2. L’opposante supporte les frais, fixés à 300 EUR.
MOTIFS
Le 16/05/2022, l’opposante a formé une opposition contre tous les produits visés par la
demande de marque de l’Union européenne no 18 630 861 (marque figurative). L’opposition est fondée sur l’enregistrement de la marque de l’Union européenne no 15 433 436 «DEFENDER» (marque verbale).
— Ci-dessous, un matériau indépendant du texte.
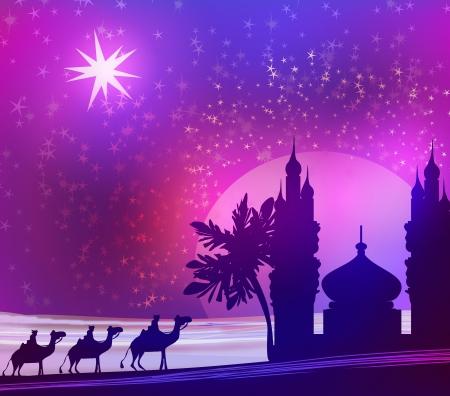 three palm trees:  Classic three magic scene and shining star of Bethlehem  Stock Photo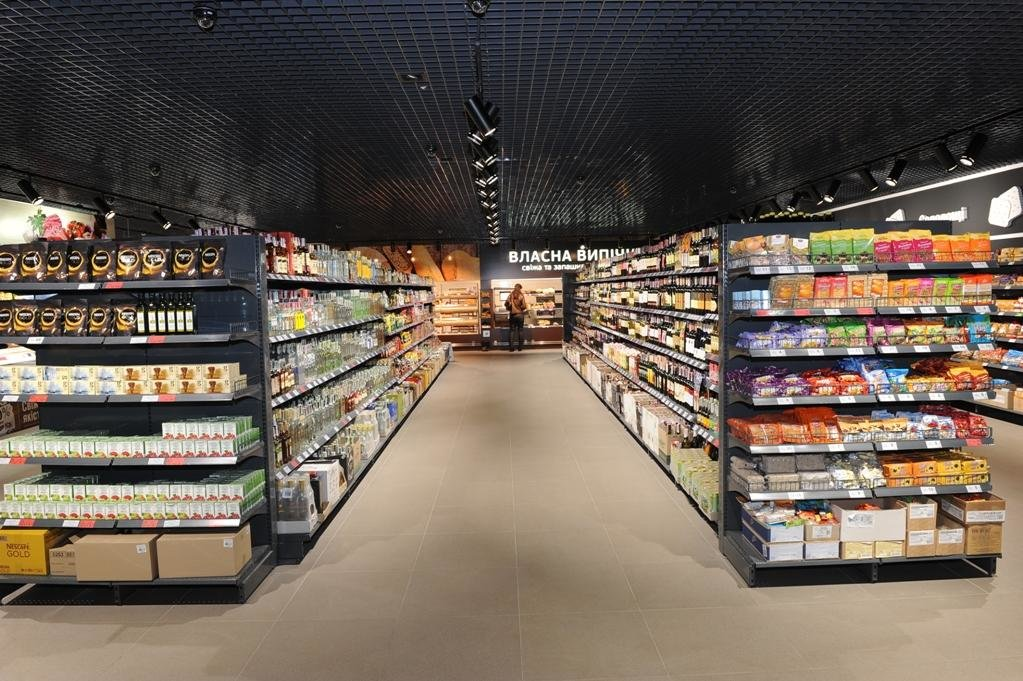 Магазин, який подобається усім…, фото-1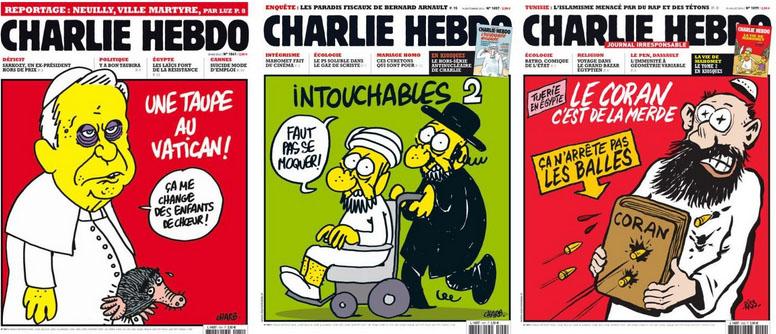 """""""Charlie Hebdo""""-Zeichner: """"Wir kotzen auf all die Leute, die sich plötzlich unsere Freunde nennen"""""""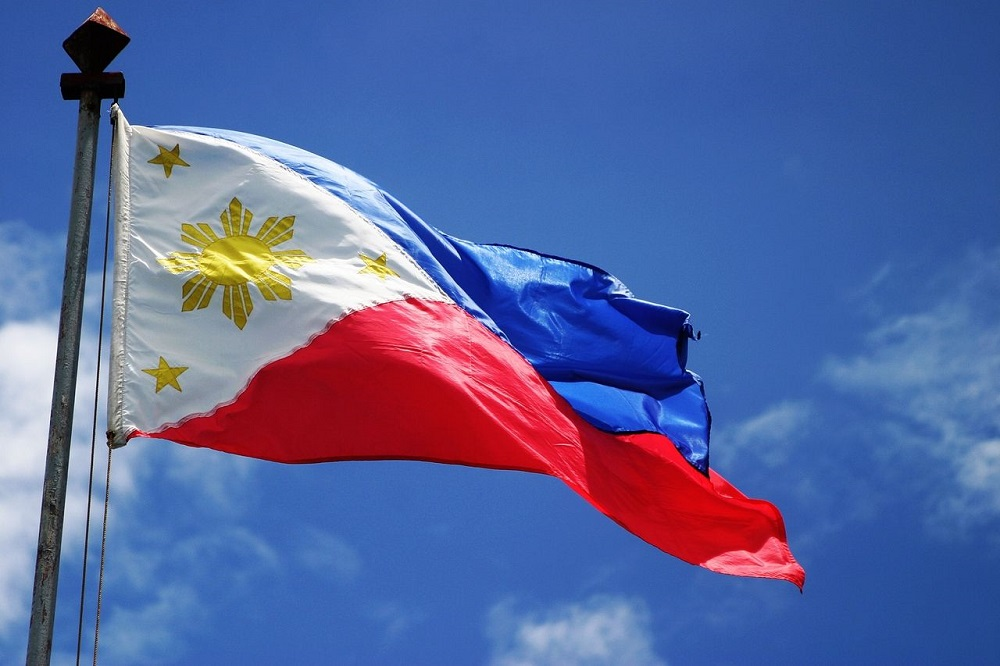 How Independence Day Celebrate In Philippines?
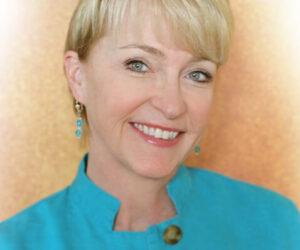 Susan Dolan, nurse and attorney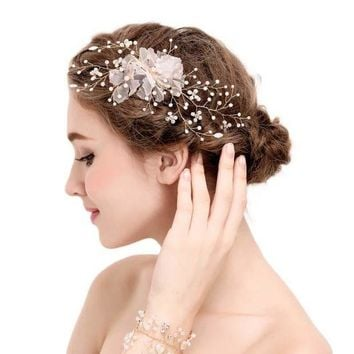 DCCKU62 Gold Tiara Flower Imitation Pearl Decoration For Hair Rhinestone Bridal Wedding Hair Barrette Accessories Head  SL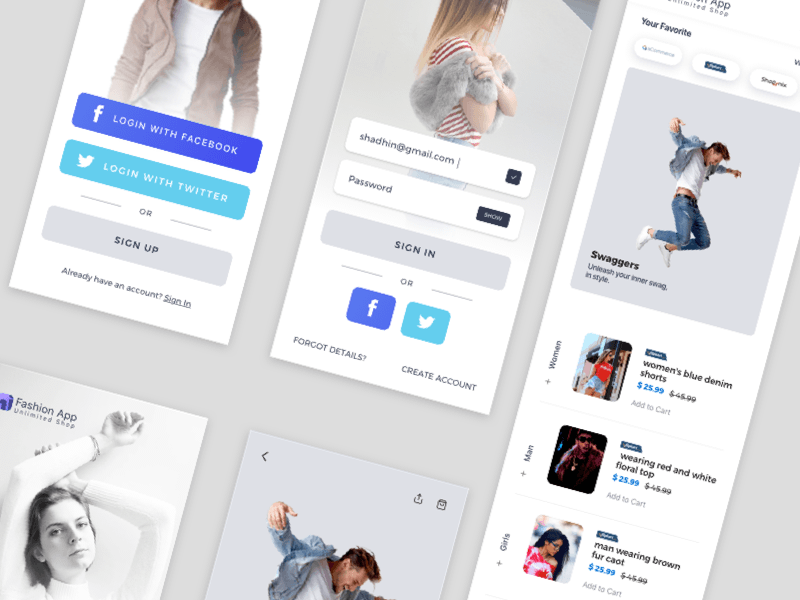 Fashion Shop App UI
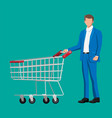 customer with empty supermarket shopping cart vector image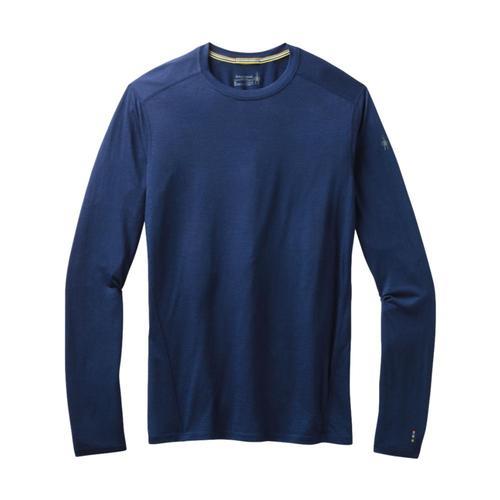 Smartwool Men's Merino 150 Baselayer Long Sleeve Indblu_f84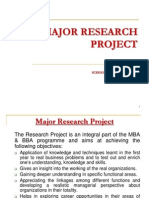 Major Research Project_guidelines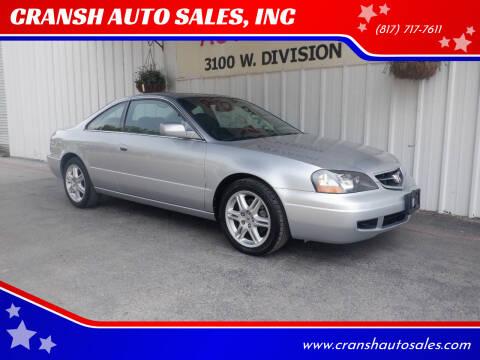 2003 Acura CL for sale at CRANSH AUTO SALES, INC in Arlington TX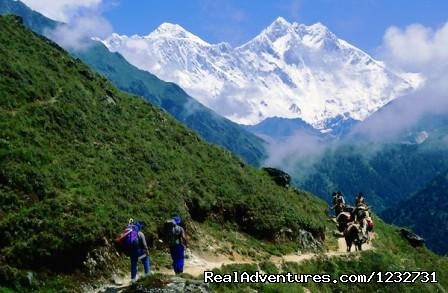 Mount Lhotse (#1 of 7) - Mount Everest Base Camp Trekking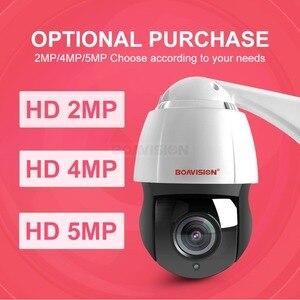 Image 2 - New 4.5 Inch HD 1080P 4MP 5MP PTZ IP Camera Outdoor Network Onvif Speed Dome 30X Zoom Lens PTZ Camera CCTV 150m IR Night Vision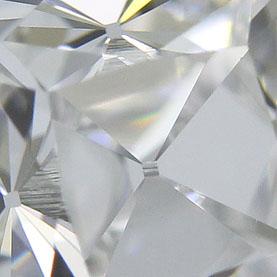 Peruzzi Diamond™
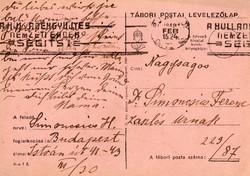 Tábori posta,  tábori posta szám 229/87, 19/4 k.ho.ko.Miskolc, 7.h.ker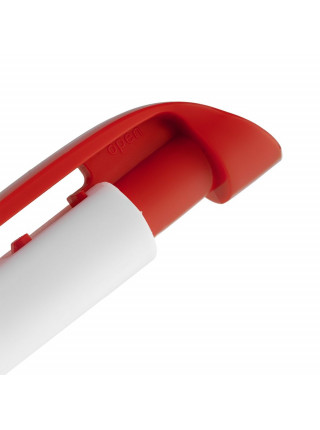 Ручка шариковая Favorite, белая с красным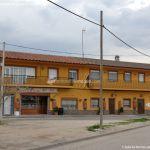 Foto Restaurantes en Titulcia 9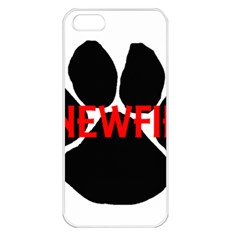 Newfie Name Paw Apple iPhone 5 Seamless Case (White)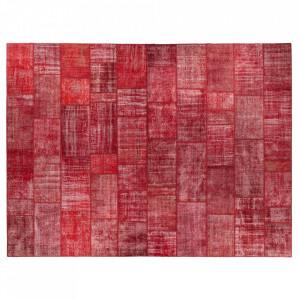 Covor rosu din lana 360x480 cm Vintage Patchwork Versmissen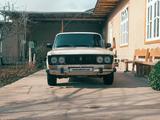 VAZ (Lada) 2106 1988 года за 2 200 у.е. в Urgut tumani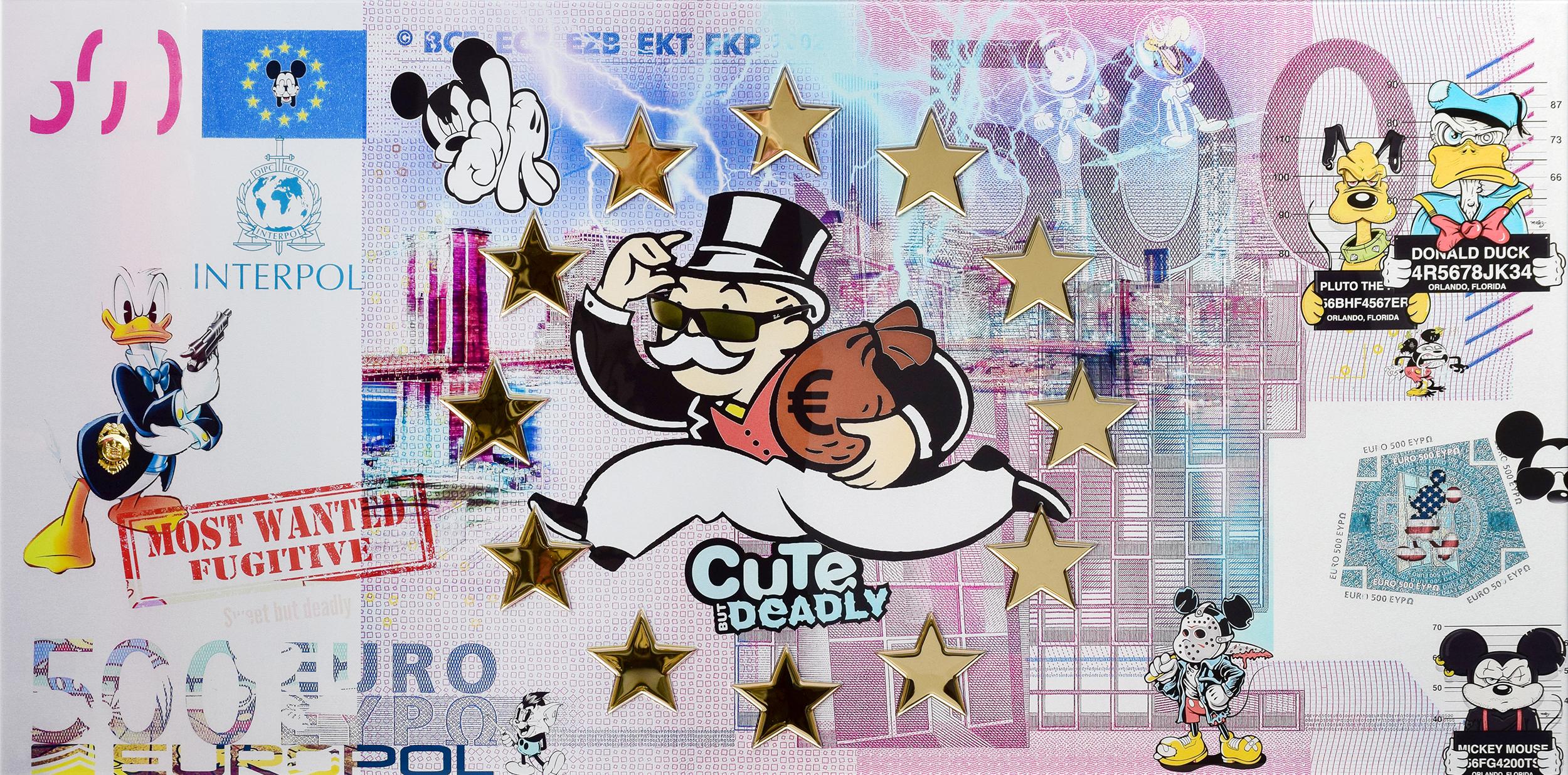 Diederik - Golden Stars of Mr. Monopoly XL , 4504-016-013-040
L’opposante a invoqué l’article 8, paragraphe 1, point b) du RMUE.
Risque de confusion — article 8, paragraphe 1, point b), du RMUE
Conformément à l’article 8, paragraphe 1, point b), du RMUE, il existe un risque de confusion s’il existe un risque que le public puisse croire que les produits ou services en cause, dans l’hypothèse où ils portent les marques en cause, proviennent de la même entreprise ou, le cas échéant, d’entreprises liées économiquement. L’existence d’un risque de confusion dépend de l’appréciation, lors d’une évaluation globale, de plusieurs facteurs interdépendants. Ces facteurs incluent la similitude des signes, la similitude des produits et services, le caractère distinctif de la marque antérieure, les éléments distinctifs et dominants des signes en conflit et le public pertinent.
a) Les produits
Les produits sur lesquels l’opposition est fondée, sont les suivants:
Décision sur l’opposition no B 3 171 147 Page sur 2 6
Classe 25: Vêtements, chaussures, chapellerie; vêtements de dessus; vêtements décontractés; Tee-shirts, hauts, polos, sweat-shirts, hauts à capuche, pull- overs à capuche, chemises, pull-overs polaires, vestes polaires, pulls à capuche; costumes, manteaux, robes, jupes, vestes, gilets, blazers, anoraks; pantalons, pantalons, shorts; blouses, cacahuètes, tenues, blouses; sous – vêtements, pajamas, masques endormières, pochettes, maillots de bain, maillots de bain, caleçons de bain; foulards, bandanas, écharpes; bonneterie, chaussettes, bas; bavoirs en tissu; costumes; costumes de fête; tabliers; ceintures; gants, mitaines, gants de conduite; cravates; chapellerie, chapeaux, casquettes, foulards, coiffures, bandeaux pour la tête, visières, couvre-oreilles, bandelettes tricotées; chaussures, chaussures, bottes, pantoufles, chaussures pour pilotes, sandales; vêtements pour enfants; vêtements pour bébés; maillots d’équipes de sport; foulards pour équipes sportives; kits de formation d’équipes sportives; des équipes sportives répliquent un kit; des équipes de sport supportant des vêtements, des articles de chapellerie et des chaussures.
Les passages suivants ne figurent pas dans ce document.